Issue status flickering because of missing colon in Project Key?

Hi,

after the thread Issue keeps on switching between statuses without any relevant changes was closed, we checked if the cause provided at the corresponding ticket [SONAR-20695] applies to us.
The key suggestions were:

[…] in many cases the issue is scanning the same project many times in a different environment or with different parameters
[…] [do] not re-use project key for two very different analyses

Both do not apply to us, but while taking a closer look at our usage of project keys we came up with a new theory what might be the cause of the status flickering in our case.

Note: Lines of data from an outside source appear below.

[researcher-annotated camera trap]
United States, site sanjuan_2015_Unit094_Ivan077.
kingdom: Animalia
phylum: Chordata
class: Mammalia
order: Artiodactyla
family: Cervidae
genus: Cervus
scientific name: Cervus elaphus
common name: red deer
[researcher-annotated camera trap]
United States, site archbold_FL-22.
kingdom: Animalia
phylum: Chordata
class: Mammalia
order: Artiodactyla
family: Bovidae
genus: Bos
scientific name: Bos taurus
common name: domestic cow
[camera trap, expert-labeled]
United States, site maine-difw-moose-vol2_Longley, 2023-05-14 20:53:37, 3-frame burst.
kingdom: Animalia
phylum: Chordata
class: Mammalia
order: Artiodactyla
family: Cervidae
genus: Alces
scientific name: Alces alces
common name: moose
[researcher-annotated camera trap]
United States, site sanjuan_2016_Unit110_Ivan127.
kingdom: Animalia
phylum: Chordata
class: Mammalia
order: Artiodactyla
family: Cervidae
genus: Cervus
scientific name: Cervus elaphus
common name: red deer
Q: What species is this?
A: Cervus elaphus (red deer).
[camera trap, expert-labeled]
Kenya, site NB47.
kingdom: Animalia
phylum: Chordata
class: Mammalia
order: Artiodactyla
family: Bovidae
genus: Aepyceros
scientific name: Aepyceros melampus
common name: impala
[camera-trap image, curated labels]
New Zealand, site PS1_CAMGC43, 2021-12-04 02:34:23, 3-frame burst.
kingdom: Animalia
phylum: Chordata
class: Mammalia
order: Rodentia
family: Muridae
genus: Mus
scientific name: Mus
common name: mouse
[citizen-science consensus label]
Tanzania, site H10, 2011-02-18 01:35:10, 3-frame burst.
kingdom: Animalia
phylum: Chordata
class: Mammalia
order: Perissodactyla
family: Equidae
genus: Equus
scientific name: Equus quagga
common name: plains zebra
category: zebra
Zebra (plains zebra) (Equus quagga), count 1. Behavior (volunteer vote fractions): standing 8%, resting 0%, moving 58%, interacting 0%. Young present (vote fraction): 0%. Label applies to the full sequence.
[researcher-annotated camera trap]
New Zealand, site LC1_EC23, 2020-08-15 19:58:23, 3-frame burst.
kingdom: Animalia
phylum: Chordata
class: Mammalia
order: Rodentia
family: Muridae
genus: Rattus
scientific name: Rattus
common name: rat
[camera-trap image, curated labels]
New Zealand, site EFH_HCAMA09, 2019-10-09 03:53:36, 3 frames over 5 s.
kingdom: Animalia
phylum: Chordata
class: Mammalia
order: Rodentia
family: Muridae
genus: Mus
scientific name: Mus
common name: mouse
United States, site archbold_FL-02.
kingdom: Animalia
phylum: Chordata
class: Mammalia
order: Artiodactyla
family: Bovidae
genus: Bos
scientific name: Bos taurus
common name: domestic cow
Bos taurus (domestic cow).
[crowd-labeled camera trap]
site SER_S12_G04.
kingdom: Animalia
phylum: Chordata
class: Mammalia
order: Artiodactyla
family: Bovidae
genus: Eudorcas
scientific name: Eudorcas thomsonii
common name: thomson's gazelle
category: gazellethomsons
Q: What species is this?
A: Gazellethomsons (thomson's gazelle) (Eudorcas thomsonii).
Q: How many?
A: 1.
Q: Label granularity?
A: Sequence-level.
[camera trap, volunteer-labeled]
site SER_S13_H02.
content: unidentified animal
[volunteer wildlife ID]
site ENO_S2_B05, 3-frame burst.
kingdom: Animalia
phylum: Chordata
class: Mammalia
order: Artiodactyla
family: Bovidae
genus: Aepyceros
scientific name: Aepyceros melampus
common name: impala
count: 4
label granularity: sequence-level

We are using a monorepo with several maven projects, the analyses are triggered from a batch file:

call mvnw.cmd -B "-Dsonar.projectKey=my.great:project1" "-Dsonar.projectName=Great Project 1" -Dsonar.branch.name=%branch% -Dsonar.java.source=17 "-Dsonar.java.jdkHome=%SONAR_JAVA_17_JDKHOME%" -f my-great-project1\pom.xml -nsu org.sonarsource.scanner.maven:sonar-maven-plugin:3.9.1.2184:sonar
call mvnw.cmd -B "-Dsonar.projectKey=my-great-project2" "-Dsonar.projectName=Great Project 2" -Dsonar.branch.name=%branch% -Dsonar.java.source=17 "-Dsonar.java.jdkHome=%SONAR_JAVA_17_JDKHOME%" -f my\great-project2\pom.xml -nsu org.sonarsource.scanner.maven:sonar-maven-plugin:3.9.1.2184:sonar
call mvnw.cmd -B -Dsonar.branch.name=%branch% -Dsonar.java.source=17 "-Dsonar.java.jdkHome=%SONAR_JAVA_17_JDKHOME%" -f my\great\project3 -nsu org.sonarsource.scanner.maven:sonar-maven-plugin:3.9.1.2184:sonar

There are 3 different ways of providing a project key used here:

  • Explicitly given project key with a colon “my.great:project1”
  • Explicitly given project key without a colon “my-great-project2”
  • no project key provided, the default “groupId:artifactId” is used.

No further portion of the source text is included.